* _Input_
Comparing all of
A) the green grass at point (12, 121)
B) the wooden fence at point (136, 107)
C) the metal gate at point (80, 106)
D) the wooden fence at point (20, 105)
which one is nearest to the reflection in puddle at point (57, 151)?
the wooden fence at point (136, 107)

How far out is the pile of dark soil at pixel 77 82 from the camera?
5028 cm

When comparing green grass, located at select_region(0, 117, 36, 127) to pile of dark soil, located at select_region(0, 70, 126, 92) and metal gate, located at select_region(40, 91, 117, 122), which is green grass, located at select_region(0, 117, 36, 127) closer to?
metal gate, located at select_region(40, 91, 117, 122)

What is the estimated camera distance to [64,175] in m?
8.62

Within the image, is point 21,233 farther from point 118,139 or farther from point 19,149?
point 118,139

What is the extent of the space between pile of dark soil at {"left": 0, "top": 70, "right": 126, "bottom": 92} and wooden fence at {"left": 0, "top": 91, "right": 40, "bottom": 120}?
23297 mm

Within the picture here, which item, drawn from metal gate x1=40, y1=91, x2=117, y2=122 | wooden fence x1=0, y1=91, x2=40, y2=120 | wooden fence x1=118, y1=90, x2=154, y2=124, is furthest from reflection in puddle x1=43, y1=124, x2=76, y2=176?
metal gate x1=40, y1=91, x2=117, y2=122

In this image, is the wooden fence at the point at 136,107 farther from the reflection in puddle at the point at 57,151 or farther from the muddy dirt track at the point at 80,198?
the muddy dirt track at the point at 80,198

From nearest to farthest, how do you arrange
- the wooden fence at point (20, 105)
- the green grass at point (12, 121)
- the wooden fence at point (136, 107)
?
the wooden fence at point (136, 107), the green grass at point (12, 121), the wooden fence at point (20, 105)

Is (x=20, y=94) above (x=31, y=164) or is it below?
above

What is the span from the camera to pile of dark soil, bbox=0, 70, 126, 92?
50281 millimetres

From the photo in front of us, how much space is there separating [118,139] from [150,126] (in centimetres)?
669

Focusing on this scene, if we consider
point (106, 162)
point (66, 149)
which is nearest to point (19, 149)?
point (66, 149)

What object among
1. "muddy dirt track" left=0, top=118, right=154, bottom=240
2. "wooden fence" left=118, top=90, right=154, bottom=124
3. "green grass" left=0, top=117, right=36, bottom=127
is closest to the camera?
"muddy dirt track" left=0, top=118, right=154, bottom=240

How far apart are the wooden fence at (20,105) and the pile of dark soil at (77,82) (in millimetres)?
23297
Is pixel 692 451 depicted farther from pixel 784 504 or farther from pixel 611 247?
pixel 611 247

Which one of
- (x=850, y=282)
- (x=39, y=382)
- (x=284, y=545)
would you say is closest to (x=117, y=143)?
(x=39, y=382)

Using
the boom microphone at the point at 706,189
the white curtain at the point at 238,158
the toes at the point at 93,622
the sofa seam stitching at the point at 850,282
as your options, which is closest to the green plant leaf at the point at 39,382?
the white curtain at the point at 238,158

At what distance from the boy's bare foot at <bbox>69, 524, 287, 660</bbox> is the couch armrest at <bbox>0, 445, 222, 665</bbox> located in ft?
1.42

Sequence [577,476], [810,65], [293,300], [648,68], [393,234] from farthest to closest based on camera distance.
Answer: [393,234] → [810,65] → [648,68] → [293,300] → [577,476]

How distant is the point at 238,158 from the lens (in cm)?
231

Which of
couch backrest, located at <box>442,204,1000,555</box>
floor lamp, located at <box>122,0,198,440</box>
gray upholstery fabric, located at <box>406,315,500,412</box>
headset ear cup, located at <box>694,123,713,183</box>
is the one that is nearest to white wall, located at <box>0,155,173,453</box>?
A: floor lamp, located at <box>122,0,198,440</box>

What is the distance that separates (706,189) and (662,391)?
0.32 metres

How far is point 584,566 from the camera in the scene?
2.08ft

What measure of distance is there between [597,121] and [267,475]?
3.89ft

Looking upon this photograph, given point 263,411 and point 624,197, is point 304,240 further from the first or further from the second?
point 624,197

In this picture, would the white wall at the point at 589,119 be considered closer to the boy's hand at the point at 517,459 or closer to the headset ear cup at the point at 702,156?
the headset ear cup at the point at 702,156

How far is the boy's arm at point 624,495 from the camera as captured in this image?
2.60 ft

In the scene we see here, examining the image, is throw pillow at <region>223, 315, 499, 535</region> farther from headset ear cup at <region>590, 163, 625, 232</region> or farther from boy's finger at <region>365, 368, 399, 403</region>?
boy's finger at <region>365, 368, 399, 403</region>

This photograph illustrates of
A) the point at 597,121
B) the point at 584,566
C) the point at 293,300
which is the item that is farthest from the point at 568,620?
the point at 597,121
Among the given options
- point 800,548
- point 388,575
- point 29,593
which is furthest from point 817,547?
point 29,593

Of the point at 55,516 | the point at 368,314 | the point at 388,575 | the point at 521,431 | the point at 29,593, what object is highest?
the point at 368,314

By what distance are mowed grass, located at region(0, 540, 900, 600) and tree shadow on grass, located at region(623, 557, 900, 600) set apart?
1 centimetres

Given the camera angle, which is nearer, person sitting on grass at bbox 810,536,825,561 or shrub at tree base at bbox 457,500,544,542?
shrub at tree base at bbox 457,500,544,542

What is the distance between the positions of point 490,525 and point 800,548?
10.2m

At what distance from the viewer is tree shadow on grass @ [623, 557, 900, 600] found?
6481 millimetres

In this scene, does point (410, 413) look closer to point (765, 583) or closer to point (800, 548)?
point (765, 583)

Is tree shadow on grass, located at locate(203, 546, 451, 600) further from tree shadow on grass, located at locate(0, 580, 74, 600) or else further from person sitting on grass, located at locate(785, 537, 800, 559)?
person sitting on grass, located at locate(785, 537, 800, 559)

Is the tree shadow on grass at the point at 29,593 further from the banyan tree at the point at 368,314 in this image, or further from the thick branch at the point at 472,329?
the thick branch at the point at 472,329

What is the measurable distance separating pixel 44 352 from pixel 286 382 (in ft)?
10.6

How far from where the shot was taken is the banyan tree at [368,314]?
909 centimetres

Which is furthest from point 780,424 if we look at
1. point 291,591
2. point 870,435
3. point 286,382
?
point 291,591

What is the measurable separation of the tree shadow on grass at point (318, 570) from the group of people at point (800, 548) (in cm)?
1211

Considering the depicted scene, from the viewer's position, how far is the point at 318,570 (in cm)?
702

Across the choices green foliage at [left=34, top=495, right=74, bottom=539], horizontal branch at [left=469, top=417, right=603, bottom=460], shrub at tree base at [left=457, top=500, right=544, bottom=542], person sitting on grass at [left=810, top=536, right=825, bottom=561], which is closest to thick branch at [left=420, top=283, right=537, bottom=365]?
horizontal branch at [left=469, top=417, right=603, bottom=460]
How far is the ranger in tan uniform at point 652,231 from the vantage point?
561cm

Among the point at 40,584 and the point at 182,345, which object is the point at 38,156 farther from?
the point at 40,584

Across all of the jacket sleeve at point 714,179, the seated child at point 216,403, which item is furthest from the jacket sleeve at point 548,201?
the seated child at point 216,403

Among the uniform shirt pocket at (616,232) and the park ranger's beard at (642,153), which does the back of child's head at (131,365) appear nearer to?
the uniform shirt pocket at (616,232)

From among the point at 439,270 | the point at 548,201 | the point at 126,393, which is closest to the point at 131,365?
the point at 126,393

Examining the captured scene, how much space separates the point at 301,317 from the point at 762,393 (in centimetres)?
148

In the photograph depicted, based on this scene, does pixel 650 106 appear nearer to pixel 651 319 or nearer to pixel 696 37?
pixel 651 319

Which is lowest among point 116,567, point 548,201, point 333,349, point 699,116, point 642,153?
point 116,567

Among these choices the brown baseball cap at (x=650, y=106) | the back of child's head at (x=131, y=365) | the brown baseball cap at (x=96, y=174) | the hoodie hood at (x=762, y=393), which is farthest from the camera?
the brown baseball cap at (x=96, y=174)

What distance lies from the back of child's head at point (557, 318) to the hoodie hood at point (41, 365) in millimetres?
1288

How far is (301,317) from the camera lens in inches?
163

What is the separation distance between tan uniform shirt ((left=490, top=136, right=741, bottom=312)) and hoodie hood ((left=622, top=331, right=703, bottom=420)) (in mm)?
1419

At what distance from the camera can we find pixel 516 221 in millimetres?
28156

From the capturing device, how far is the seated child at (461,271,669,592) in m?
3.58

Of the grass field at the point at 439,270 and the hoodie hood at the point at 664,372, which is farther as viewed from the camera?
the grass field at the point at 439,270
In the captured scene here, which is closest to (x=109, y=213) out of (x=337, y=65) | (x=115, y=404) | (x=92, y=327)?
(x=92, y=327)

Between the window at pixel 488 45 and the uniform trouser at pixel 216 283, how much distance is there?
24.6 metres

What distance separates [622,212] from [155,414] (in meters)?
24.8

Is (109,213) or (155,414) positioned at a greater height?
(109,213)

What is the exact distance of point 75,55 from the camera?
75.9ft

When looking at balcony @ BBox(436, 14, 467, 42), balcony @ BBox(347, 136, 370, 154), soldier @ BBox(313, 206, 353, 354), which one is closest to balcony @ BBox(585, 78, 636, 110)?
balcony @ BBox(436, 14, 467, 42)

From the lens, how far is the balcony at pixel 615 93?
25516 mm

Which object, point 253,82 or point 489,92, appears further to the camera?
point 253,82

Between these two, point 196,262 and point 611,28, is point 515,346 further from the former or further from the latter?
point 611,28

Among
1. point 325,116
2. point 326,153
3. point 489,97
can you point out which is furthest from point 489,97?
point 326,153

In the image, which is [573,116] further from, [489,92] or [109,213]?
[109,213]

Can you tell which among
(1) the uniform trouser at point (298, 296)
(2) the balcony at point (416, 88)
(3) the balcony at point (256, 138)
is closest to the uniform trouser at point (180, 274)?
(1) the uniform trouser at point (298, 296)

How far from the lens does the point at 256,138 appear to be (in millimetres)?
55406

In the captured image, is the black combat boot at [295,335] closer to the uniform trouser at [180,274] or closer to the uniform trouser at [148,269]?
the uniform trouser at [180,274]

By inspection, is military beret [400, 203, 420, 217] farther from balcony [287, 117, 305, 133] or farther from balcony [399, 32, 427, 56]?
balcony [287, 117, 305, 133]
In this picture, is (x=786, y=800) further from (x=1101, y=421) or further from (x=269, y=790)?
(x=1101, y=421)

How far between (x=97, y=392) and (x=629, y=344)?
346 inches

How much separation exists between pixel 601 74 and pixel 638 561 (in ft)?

* _What you have to do_
Copy the records verbatim, from the line containing "How distant is" through the line containing "0.32 metres", including both of those lines.

* _Result for this task_
How distant is the point at 238,158 from the lens (in cm)?
231

Which of
couch backrest, located at <box>442,204,1000,555</box>
floor lamp, located at <box>122,0,198,440</box>
gray upholstery fabric, located at <box>406,315,500,412</box>
headset ear cup, located at <box>694,123,713,183</box>
is the one that is nearest to white wall, located at <box>0,155,173,453</box>?
A: floor lamp, located at <box>122,0,198,440</box>

What is the distance that separates (706,189) and (662,391)?
0.32 metres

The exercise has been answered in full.